Dans le secteur des HCR, quand on évoque une rémunération, ce sont souvent les mêmes termes qui reviennent : taux horaire brut, Smic hôtelier. Mais de quoi parle-t-on exactement ?

Le taux horaire brut, c’est tout simplement la rémunération brute d’une heure de travail.
Ainsi, un salarié de niveau 1 – échelon 1 (comme un plongeur, par exemple) est rémunéré à 10,03 euros bruts de l’heure (taux actualisé au 1er janvier 2019) , ce qui correspond au Smic horaire classique.

Jusque là, tout va bien… Le Smic, tout le monde sait ce que c’est.

Mais quid du Smic hôtelier ?

Dans l’inconscient collectif, le Smic hôtelier serait un « Smic mieux payé » pour pallier aux conditions de travail parfois pénibles dans le secteur HCR, comme le travail de nuit, ou le travail le dimanche.

Oui, mais… non.
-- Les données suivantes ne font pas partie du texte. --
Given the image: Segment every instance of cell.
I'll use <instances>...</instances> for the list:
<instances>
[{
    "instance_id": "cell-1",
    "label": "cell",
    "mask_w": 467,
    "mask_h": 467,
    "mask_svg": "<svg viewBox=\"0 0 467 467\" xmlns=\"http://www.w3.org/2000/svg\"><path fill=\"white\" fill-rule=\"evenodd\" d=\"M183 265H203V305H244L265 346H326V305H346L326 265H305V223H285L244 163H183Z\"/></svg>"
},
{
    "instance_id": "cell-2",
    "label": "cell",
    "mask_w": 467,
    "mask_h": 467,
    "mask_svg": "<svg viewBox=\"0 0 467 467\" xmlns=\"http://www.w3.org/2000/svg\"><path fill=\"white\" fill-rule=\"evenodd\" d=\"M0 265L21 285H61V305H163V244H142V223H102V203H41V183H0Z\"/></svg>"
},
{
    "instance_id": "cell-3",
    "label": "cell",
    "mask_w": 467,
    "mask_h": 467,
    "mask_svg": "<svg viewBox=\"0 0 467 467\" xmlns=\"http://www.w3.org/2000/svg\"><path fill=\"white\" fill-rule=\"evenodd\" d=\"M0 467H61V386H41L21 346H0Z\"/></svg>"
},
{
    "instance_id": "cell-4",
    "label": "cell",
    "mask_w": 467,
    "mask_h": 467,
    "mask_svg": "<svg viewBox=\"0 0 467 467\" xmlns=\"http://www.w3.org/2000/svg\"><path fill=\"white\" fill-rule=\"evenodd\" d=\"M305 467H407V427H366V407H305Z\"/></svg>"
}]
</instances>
Le Smic hôtelier est en fait un Smic payé sur 39 heures hebdomadaires, et non sur 35. Pourquoi ça ?

Parce que l’avenant N°2 du 5 février 2007 de la convention HCR stipule que la durée hebdomadaire de travail est fixée à 39 heures, même si les entreprises ont toujours la possibilité de retenir une durée inférieure. Ainsi, les heures effectuées au-delà d’une durée de 35 heures – soit de la 36ème à la 39ème heure – sont considérées comme des heures supplémentaires, et payées au Smic horaire majoré de 10 %. Ce qui donne l’impression, à tort, d’un Smic légèrement surévalué.

En réalité, ces heures supplémentaires ne sont pas si chèrement rémunérées… Un salarié non HCR qui effectue des heures sup. profite d’une majoration de 25 % du taux horaire dès la 36è heure effectuée en plus dans la semaine…

De même, ce Smic hôtelier donne également l’impression d’être mieux payé car il inclut notamment les avantages en nature nourriture, soit une indemnité brute de 3,62 euros (minimum garanti au 1er janvier 2019) par repas.

Pour résumer, un Smic hôtelier, c’est un Smic ayant une base de 35 heures, éventuellement enrichi de 4 heures supplémentaires majorées de 10 % (soit 17,33 heures par mois en moyenne), et des avantages en nature nourriture. Il ne prend pas en compte la pénibilité des conditions de travail. Si un salarié travaille de nuit, ou le dimanche, par exemple, d’autres compensations seront à rajouter.